SUDAN DECLARES STATE OF EMERGENCY AMID PROTESTS OVER RISING FOOD PRICES.
Seven regions of Sudan have declared a state of emergency after violent protests against rising food price broke out. Curfews have been imposed and schools have been forced to shut down in 10 cities across Darfur, North Kordofan, West Kordofan and Sennar. Buildings were looted and torched, and markets and shops ransacked and emptied. The joint military-civilian government believes loyalists of the former president, Omar al-Bashir, are behind the protests.
Millions of people in the country are surviving on shoe-string budgets as the cost of living continues to skyrocket amid economic difficulties. The Sudanese pound nose-dived against the dollar from 260 pounds (£3.40) in November to 315 pounds last month. The annual rate of inflation shot to 269% in December, up from 254% in November, according to the Central Bureau of Statistics.
After two years of the ouster of Former President Bashir, Sudan remains saddled with many challenges as it steers clear of the legacy of former President Omar-El Bashir. After the removal of Bashir, optimism and hope defined the sense of occasion. Juba Peace Agreement between transitional government and rebels was signed, Sudan was removed from the US black-list from list of State Sponsors of Terrorism (STT). Ties with Israel were renewed and the UN security council approved a withdrawal of UN Mission in Sudan. Much as this has helped re-establish and international credibility that had been brutally bruised by the autocratic rule of Omar- al-Bashir, there is a feeling that this has been used to create a smokescreen to deflate attention from economic doldrums besetting the country.
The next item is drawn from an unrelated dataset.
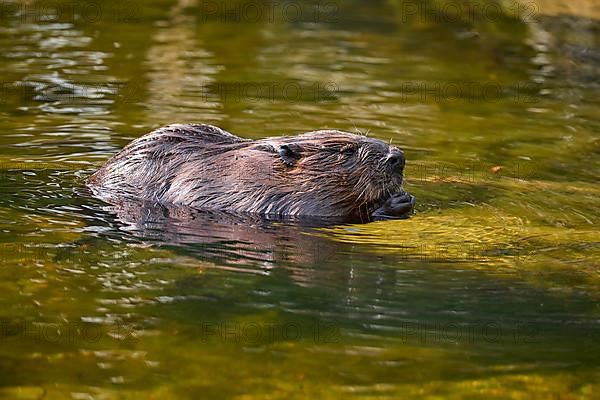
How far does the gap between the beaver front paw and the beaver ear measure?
0.65 meters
There is a narrative generating extraordinary consensus within Sudan and among keen observers and analysts that the removal of Bashir is yet to offer significant impact and that Transitional Military Council has so far succeeded in masking its intentions of high-jacking Sudan’s revolution by orchestrating behind the scenes plot between a re-centralised Khartoum and external agents fuelling the military to maintain power through a facade of choreographed transition. This illusion of a transitional government is intended to convince the population to complacently accept them yet it is increasingly seen as a window dressing and more or else a return of the past system that had oppressed them.
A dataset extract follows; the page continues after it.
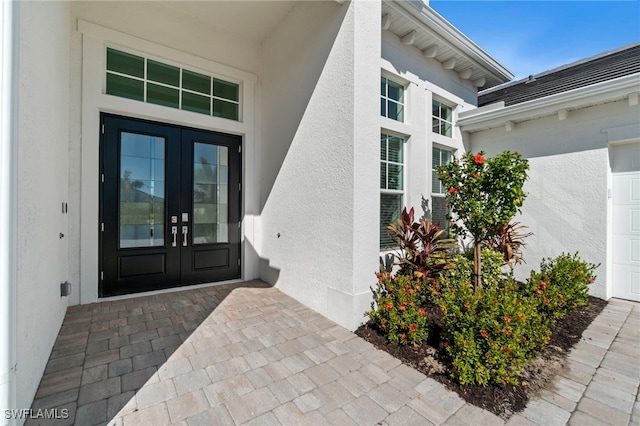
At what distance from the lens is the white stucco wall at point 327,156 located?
2977 millimetres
In a way, the current state of affairs in Sudan is a microcosm of most transitional governments in Africa: euphoria for a renewed and accountable leadership descending into attempts to re-centralise power and maintain old power centres. Again, there is a tyranny of raised expectations. What did we expect from a transitional military council? Partly, you suspect, Sudan’s malaise is a consequence of old brutal regime’s reluctance to shed its autocratic tendencies and the urge to consolidate its tight grip in power. But you can glimpse a certain institutional dysfunction there too, a never-ending cycle of impatience, restlessness, mindless tinkering and hunger for a new dawn that has defined the end of Omar-El Bashir’s reign.
That ceaseless anticipation for a new chapter, that longing for a new dawn, the thirst for permanent renewal: over time, angst and chaos have become a more reliable Sudanese currency than anything they have been able to muster post- Bashir era. And so, with the transitional mandate expiring, with no clear pathway to free and fair elections, with no strategy to wean military from Sudanese political landscape, Sudan again resembles the very administration they worked hard to oust with not the faintest scrap of a plan. Above all, what Sudan lacks leadership, inspiration. The military council may appear as democratic but, on some level, still comes across as suspect. In the end, Sudan’s long road to freedom remains murky and paved with many obstacles.